▸ **WORK INSTRUCTION**
Search for the word "style" in the entries. Each line that holds it should be copied.

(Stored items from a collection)
-=-=-

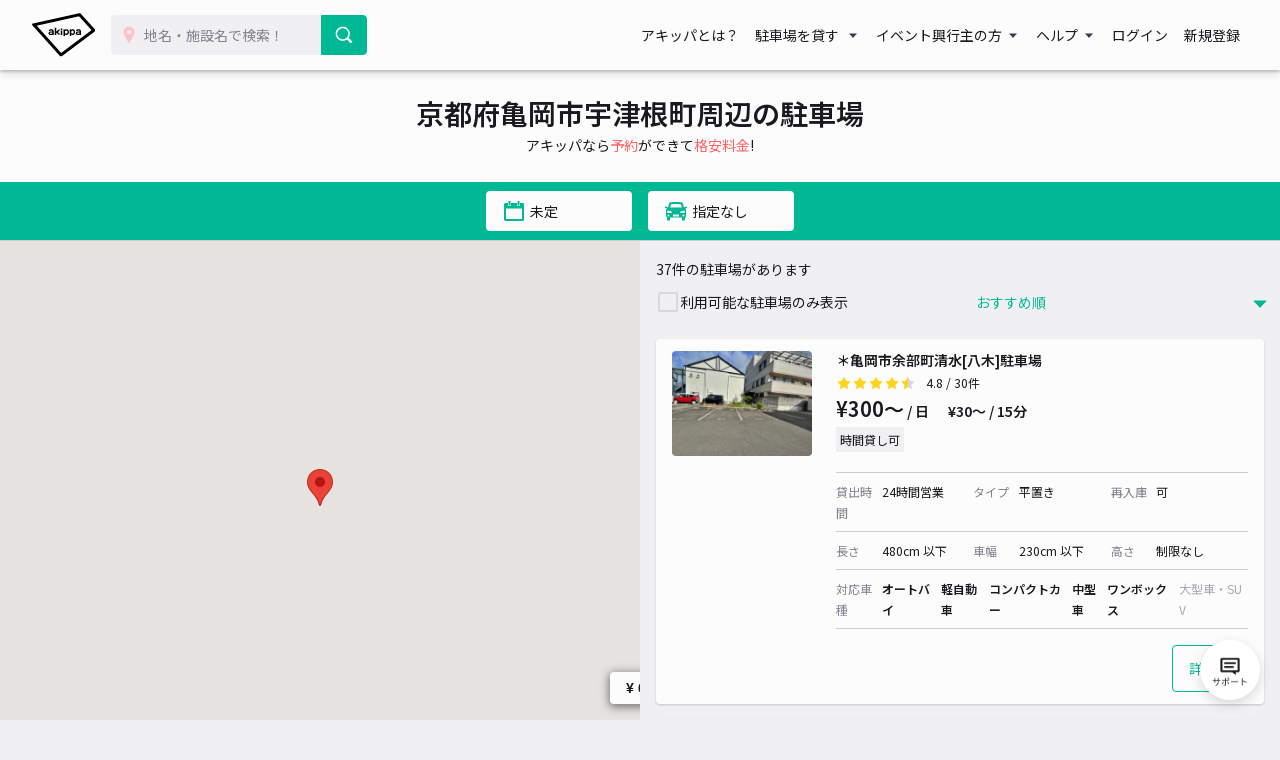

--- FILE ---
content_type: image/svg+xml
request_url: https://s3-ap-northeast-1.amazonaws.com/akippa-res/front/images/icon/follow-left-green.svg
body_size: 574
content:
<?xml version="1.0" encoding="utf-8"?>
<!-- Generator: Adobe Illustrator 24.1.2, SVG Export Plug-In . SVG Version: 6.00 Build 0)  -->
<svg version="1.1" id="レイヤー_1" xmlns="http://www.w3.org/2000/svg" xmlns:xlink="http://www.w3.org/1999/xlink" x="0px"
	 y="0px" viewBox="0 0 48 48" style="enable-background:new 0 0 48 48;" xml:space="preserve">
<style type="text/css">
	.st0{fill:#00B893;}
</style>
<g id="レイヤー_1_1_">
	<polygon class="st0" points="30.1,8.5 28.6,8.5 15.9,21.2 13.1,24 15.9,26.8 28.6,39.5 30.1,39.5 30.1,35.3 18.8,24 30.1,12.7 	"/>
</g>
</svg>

-=-=-

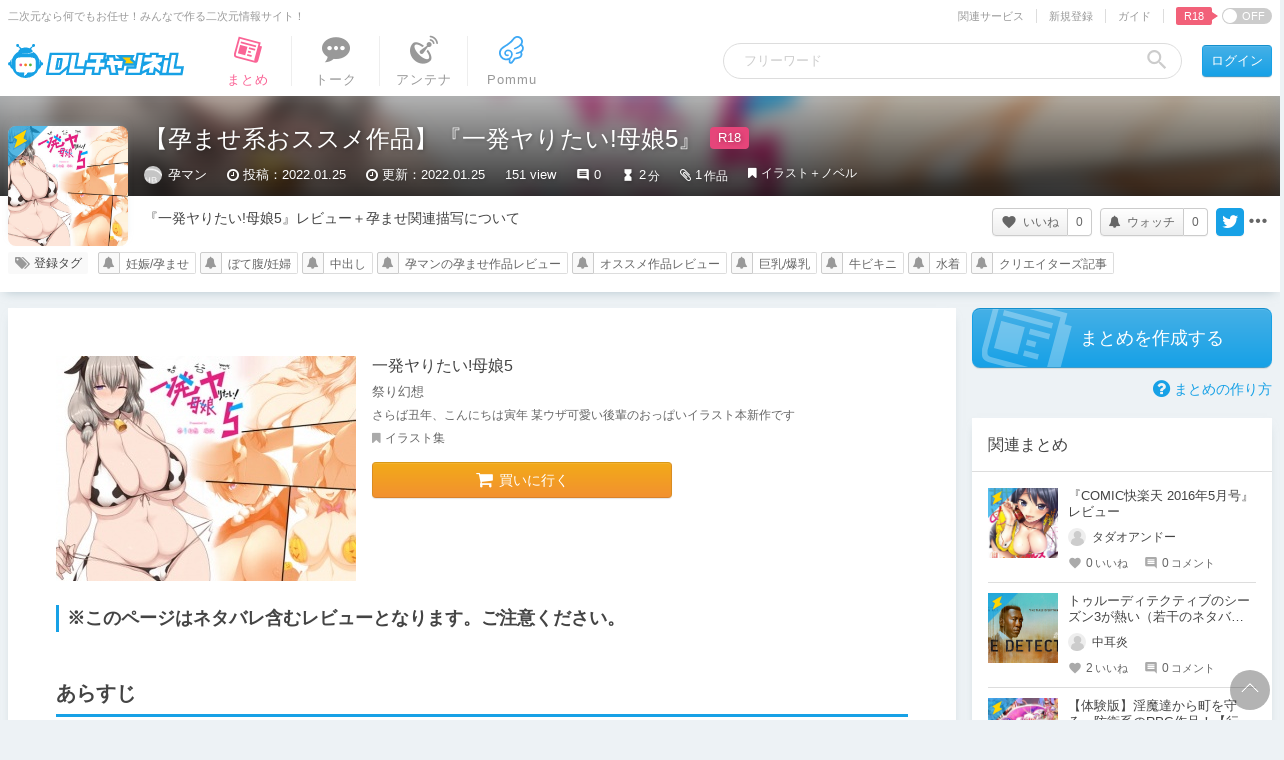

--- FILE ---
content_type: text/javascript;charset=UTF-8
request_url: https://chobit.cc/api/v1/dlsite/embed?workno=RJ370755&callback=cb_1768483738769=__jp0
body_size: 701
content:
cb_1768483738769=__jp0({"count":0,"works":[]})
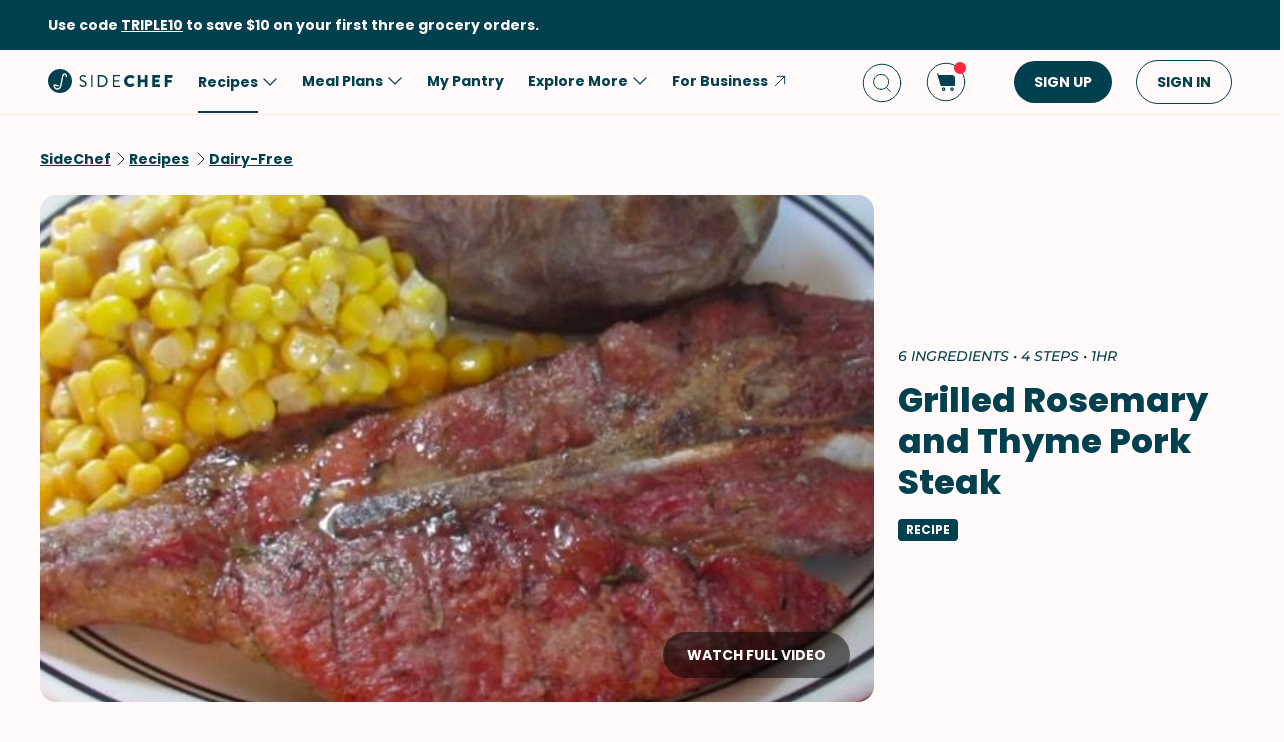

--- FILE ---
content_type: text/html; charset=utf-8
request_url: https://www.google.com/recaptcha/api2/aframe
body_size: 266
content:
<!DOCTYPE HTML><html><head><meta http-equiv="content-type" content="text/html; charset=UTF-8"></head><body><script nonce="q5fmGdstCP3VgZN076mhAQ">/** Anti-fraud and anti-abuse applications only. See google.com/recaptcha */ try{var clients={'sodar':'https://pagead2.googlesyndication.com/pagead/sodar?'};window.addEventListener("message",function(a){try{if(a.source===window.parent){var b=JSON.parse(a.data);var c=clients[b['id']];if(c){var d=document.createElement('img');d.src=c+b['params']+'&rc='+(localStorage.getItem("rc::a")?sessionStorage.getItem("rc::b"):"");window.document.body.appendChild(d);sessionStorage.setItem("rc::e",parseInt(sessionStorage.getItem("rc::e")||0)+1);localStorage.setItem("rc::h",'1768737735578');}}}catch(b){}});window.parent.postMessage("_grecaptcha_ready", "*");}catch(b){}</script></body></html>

-=-=-

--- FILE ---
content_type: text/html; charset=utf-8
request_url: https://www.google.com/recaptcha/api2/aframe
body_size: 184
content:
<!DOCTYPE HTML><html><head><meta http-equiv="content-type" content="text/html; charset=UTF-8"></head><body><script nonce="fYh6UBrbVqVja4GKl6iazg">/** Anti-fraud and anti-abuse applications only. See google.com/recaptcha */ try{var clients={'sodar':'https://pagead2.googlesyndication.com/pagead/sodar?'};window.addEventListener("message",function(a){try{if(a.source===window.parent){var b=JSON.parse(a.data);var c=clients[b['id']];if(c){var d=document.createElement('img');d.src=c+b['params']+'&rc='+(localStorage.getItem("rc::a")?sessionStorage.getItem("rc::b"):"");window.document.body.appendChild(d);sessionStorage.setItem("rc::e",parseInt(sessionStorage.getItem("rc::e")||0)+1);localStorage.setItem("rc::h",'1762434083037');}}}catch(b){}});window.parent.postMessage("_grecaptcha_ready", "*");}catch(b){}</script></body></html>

-=-=-

▸ **REPLY**
	 y="0px" viewBox="0 0 48 48" style="enable-background:new 0 0 48 48;" xml:space="preserve">
<style type="text/css">
</style>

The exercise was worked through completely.